Why Effect Size Matters More Than P-Values
When your sample is large, statistical significance becomes almost guaranteed for any nonzero effect. The more useful question shifts from “is there a difference?” to “how big is the difference?” This is where effect size comes in.
One common measure is Cohen’s d, which expresses the difference between two group means in standard deviation units. A d of 0.2 is considered small, 0.5 is medium, and 0.8 or above is large. Unlike p-values, effect size is independent of sample size.
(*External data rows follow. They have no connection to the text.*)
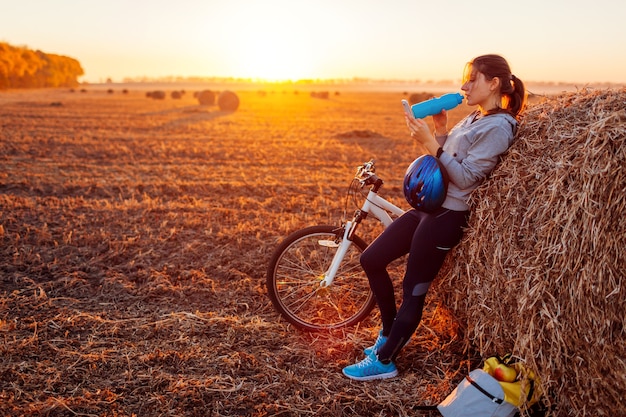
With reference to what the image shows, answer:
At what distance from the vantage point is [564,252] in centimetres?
311

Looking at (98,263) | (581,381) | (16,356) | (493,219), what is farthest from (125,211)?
(581,381)

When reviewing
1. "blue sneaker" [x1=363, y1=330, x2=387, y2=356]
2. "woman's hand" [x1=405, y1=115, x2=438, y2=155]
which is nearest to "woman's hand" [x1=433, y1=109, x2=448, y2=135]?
"woman's hand" [x1=405, y1=115, x2=438, y2=155]

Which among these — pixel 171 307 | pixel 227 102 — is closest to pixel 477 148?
pixel 171 307

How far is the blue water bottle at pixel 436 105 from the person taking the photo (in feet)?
12.4

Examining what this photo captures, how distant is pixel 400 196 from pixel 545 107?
5892 mm

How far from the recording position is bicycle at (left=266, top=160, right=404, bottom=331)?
4.48m

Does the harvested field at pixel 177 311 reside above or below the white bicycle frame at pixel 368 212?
below

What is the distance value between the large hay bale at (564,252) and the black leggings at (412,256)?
9.4 inches

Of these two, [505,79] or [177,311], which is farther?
[177,311]

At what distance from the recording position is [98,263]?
6.22 m

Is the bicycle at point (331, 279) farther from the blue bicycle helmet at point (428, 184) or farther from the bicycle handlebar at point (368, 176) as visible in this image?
the blue bicycle helmet at point (428, 184)

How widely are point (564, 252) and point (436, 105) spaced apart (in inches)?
55.0

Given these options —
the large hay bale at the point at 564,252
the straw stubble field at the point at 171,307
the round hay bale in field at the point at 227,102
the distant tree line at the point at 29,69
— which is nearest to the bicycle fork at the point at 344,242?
the straw stubble field at the point at 171,307

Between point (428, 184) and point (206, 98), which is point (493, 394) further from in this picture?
point (206, 98)
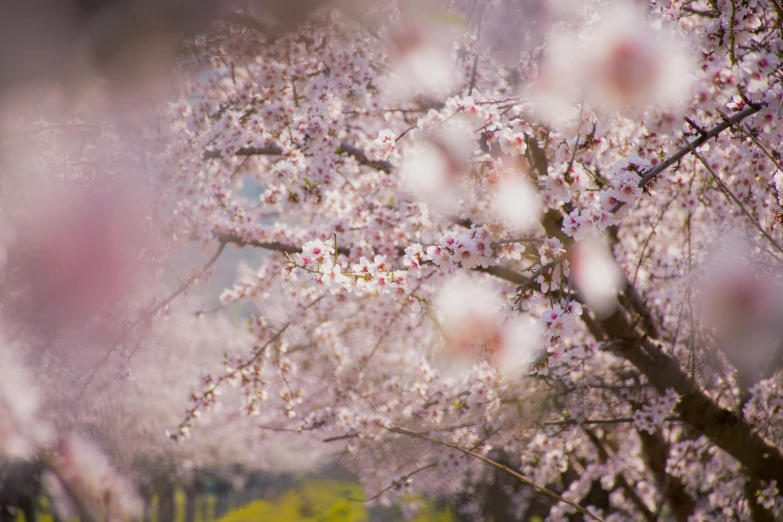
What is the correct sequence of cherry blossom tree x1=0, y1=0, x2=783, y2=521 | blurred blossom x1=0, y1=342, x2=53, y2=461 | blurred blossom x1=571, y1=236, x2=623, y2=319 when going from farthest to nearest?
1. blurred blossom x1=0, y1=342, x2=53, y2=461
2. blurred blossom x1=571, y1=236, x2=623, y2=319
3. cherry blossom tree x1=0, y1=0, x2=783, y2=521

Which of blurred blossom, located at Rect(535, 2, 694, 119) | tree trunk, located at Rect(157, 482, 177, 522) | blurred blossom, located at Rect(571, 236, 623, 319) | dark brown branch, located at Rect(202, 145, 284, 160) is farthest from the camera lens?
tree trunk, located at Rect(157, 482, 177, 522)

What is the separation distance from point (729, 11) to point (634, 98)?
706 millimetres

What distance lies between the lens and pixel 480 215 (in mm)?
4820

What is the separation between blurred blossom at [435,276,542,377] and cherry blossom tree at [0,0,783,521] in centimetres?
3

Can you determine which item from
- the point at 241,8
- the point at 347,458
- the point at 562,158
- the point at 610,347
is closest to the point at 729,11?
the point at 562,158

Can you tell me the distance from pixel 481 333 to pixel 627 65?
127 inches

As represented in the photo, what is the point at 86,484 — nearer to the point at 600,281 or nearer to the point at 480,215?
the point at 480,215

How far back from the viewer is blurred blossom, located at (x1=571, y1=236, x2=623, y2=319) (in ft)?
10.0

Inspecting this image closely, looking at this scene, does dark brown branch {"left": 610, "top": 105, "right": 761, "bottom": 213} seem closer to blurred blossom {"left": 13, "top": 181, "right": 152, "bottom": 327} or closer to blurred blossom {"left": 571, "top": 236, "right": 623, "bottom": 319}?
blurred blossom {"left": 571, "top": 236, "right": 623, "bottom": 319}

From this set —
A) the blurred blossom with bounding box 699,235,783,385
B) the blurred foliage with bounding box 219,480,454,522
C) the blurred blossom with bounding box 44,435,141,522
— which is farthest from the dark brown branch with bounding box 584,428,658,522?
the blurred foliage with bounding box 219,480,454,522

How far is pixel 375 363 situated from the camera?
8445mm

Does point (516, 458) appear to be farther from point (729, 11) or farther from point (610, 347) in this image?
point (729, 11)

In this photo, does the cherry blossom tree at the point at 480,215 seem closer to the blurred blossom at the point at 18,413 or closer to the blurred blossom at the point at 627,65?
the blurred blossom at the point at 627,65

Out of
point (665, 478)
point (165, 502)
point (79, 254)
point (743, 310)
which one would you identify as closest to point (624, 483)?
point (665, 478)
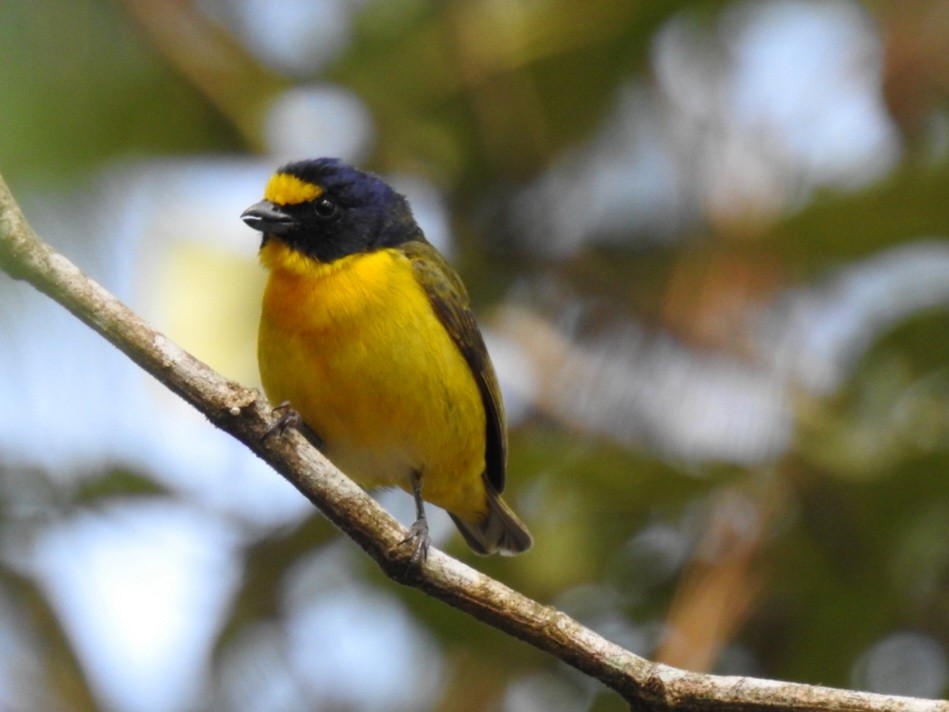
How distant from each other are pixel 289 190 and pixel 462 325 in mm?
710

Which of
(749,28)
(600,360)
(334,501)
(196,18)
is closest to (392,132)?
(196,18)

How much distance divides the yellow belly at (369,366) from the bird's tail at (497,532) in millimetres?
465

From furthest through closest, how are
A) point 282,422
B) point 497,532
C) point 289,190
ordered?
point 497,532, point 289,190, point 282,422

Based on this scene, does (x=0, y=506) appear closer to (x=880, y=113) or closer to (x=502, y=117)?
(x=502, y=117)

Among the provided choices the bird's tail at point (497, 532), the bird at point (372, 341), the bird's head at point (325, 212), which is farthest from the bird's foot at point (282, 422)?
the bird's tail at point (497, 532)

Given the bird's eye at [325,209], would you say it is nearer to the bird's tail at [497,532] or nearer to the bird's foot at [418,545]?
the bird's tail at [497,532]

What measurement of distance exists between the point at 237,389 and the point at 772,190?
138 inches

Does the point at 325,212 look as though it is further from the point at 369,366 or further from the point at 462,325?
the point at 369,366

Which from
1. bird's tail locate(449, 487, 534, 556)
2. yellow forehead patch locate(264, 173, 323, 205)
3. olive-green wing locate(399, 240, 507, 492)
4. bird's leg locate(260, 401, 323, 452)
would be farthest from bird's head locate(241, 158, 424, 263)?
bird's leg locate(260, 401, 323, 452)

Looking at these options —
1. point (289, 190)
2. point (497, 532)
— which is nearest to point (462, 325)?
point (289, 190)

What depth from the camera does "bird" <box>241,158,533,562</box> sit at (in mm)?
4016

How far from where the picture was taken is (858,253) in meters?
5.09

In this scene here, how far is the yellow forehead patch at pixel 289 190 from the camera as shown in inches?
172

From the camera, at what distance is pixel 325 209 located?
174 inches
A study of 10,000 people might find a statistically significant result with a p-value below 0.001, but if the effect size is 0.1, the practical difference between groups is negligible and probably doesn’t justify changing a treatment protocol or business strategy.
The best practice when conducting large sample tests is to report both the p-value and an effect size measure. The p-value tells you whether the result is likely due to chance. The effect size tells you whether it actually matters.
Confidence Intervals in Large Samples
Confidence intervals offer another way to interpret large sample results that many statisticians prefer over p-values alone. The formula follows a simple structure: take your point estimate (the sample mean or proportion), then add and subtract the critical Z-value multiplied by the standard error. For a 95% confidence interval, the critical value is 1.96.
Large samples produce narrower confidence intervals because the standard error shrinks as n increases. A narrow interval is more informative: it pins down the likely range of the true population value with greater precision. But this also connects back to the paradox. A very narrow confidence interval might exclude H₀ by a hair, giving you a significant result for a difference so small it has no real-world meaning. Reading the width of the interval, not just whether it contains the null value, helps you judge practical significance alongside statistical significance.